— START —

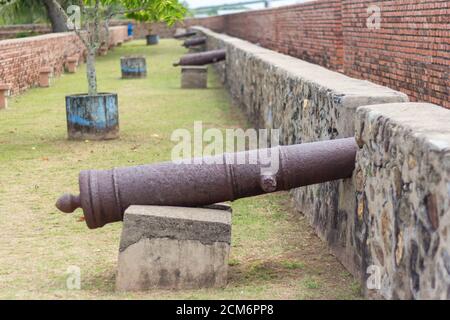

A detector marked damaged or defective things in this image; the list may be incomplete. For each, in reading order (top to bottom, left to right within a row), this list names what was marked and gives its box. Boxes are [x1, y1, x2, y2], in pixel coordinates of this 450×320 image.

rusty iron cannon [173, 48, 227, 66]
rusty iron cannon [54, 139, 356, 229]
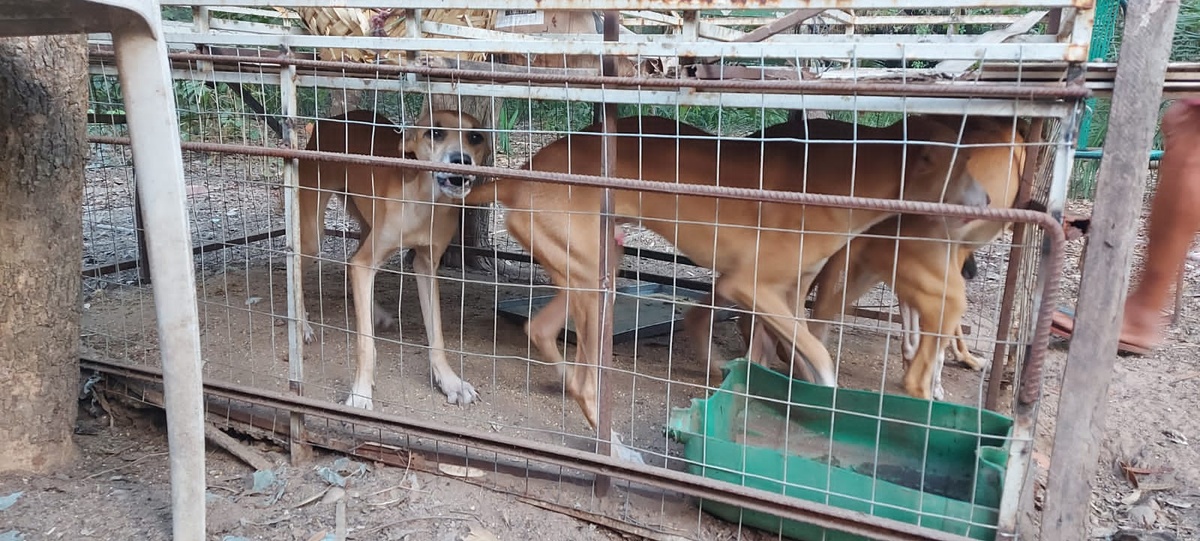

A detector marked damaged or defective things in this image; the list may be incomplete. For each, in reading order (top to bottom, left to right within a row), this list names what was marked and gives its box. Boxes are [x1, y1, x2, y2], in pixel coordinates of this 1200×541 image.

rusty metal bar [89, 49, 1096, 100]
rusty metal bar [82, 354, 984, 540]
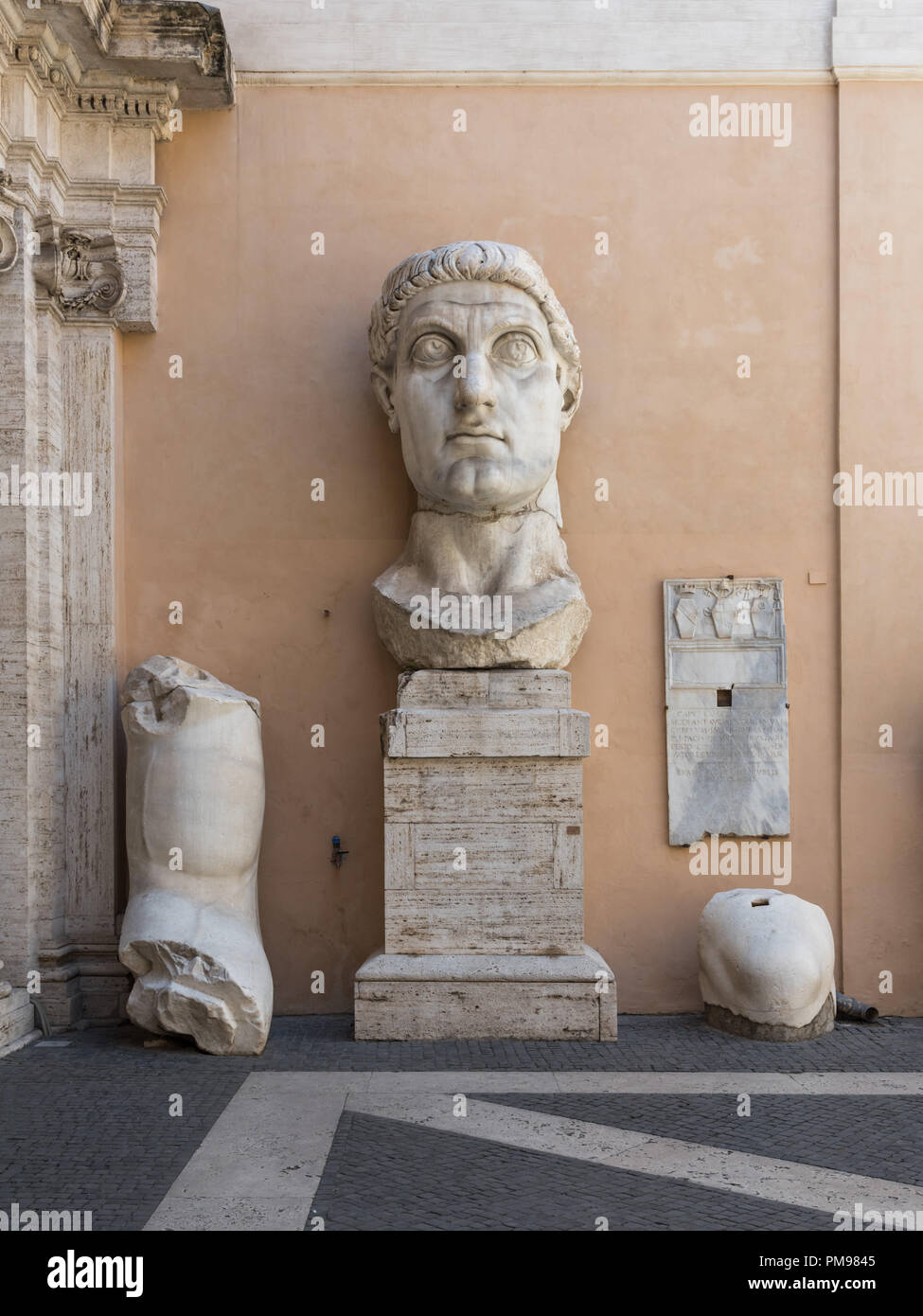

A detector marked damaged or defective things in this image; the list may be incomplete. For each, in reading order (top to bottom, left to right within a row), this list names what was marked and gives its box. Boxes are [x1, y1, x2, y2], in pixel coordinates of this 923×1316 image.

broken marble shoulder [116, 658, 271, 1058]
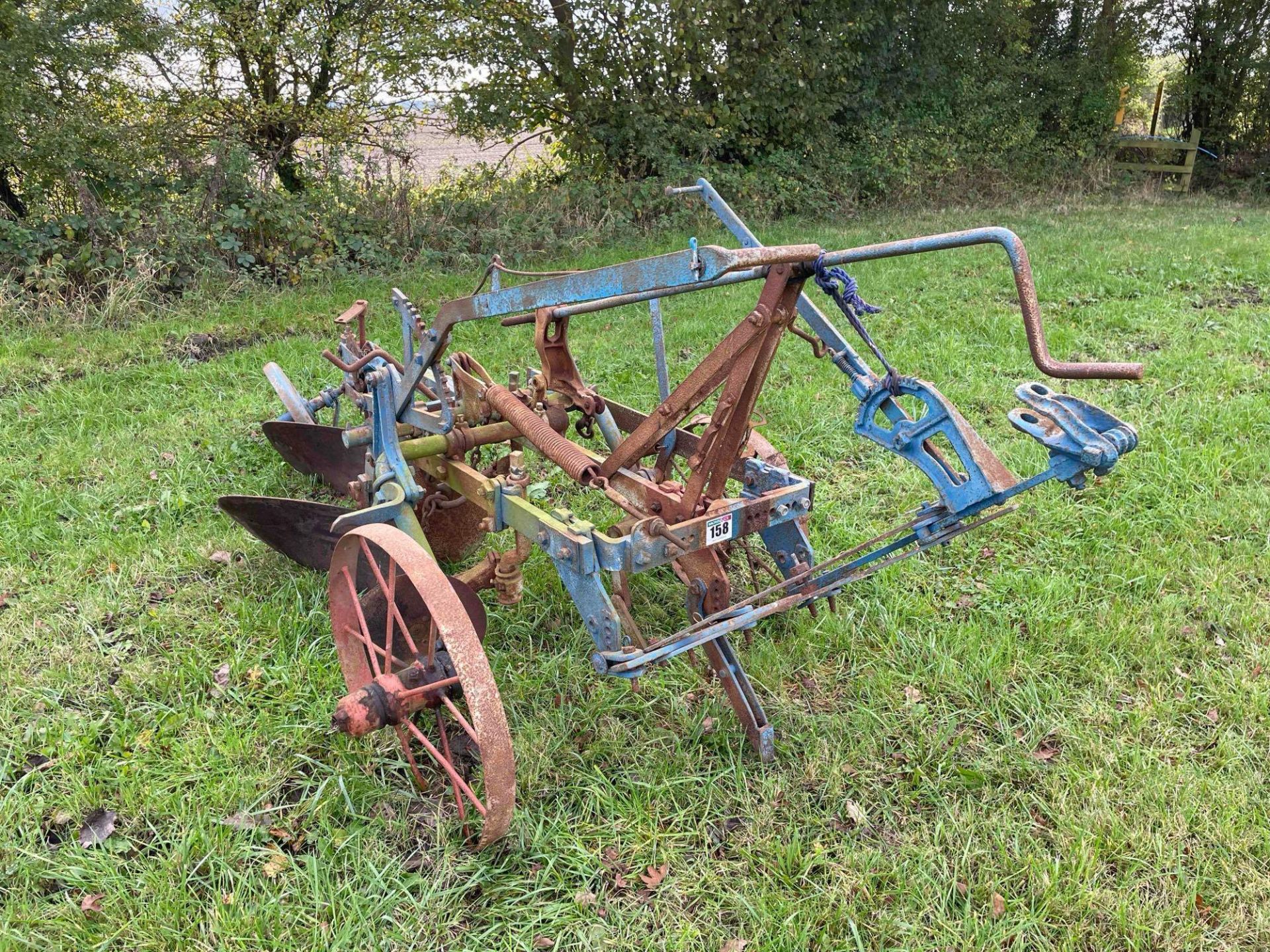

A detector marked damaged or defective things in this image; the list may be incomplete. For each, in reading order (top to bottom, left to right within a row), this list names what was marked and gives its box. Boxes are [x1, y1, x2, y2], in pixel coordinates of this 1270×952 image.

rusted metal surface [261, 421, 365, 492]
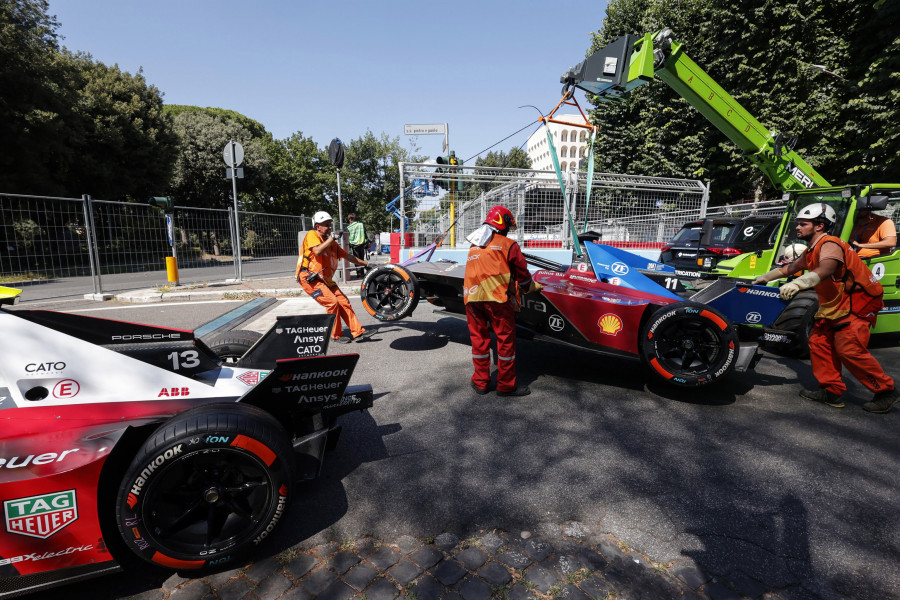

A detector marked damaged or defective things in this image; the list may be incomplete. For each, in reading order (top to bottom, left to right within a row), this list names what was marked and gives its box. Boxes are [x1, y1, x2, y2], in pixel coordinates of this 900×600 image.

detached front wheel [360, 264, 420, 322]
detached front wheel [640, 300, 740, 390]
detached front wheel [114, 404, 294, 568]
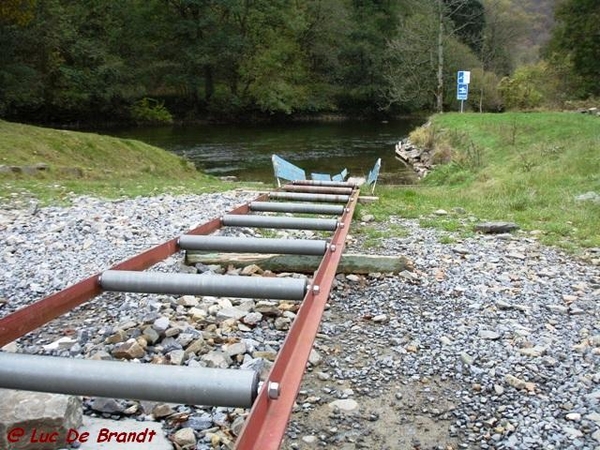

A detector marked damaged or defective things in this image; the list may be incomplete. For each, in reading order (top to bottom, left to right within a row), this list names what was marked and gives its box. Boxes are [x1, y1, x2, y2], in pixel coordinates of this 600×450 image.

— END —

◆ GIVEN REQUEST ◆
Reproduce the material word for word, beginning with the line that contains "this 1200×541 image." and continuing through the last line of the material. Omit the pictures.

◆ EXPECTED ANSWER ◆
A detector marked damaged or defective things in this image; the list may be incomplete. For each, in reading order (top to bottom, left to right within a row), this list names what was marked and gives its box. Boxes are [x1, y1, x2, y2], in pixel coordinates of this 1200×541 image.

rusty metal bar [89, 49, 1096, 100]
rusty metal bar [82, 354, 984, 540]

A detector marked damaged or defective things in this image; the list may be incomplete. For each, in reading order (top to bottom, left to right within a row), this list names what was marked and gives its box. Boxes are [x1, y1, x2, y2], in pixel coordinates of this 923×1316 image.

broken marble shoulder [116, 658, 271, 1058]

A detector marked damaged or defective things in this image; the list may be incomplete. For each, in reading order (top to bottom, left to right within a row), this list names what was marked and gives its box. Boxes are [x1, y1, x2, y2], in pixel coordinates of this 1270×952 image.

rusted metal surface [261, 421, 365, 492]

A detector marked damaged or defective things in this image; the list may be incomplete. For each, in reading order (top to bottom, left to right within a row), this list names what was marked and gives its box. Boxes are [x1, y1, x2, y2], in pixel coordinates of this 900×600 image.

detached front wheel [360, 264, 420, 322]
detached front wheel [640, 300, 740, 390]
detached front wheel [114, 404, 294, 568]

A detector marked damaged or defective things in this image; the list may be incomplete. For each, in reading order (top to bottom, left to right within a row), this list names what was marked and gives its box. Boxes are [x1, y1, x2, y2], in pixel coordinates of this 600×450 image.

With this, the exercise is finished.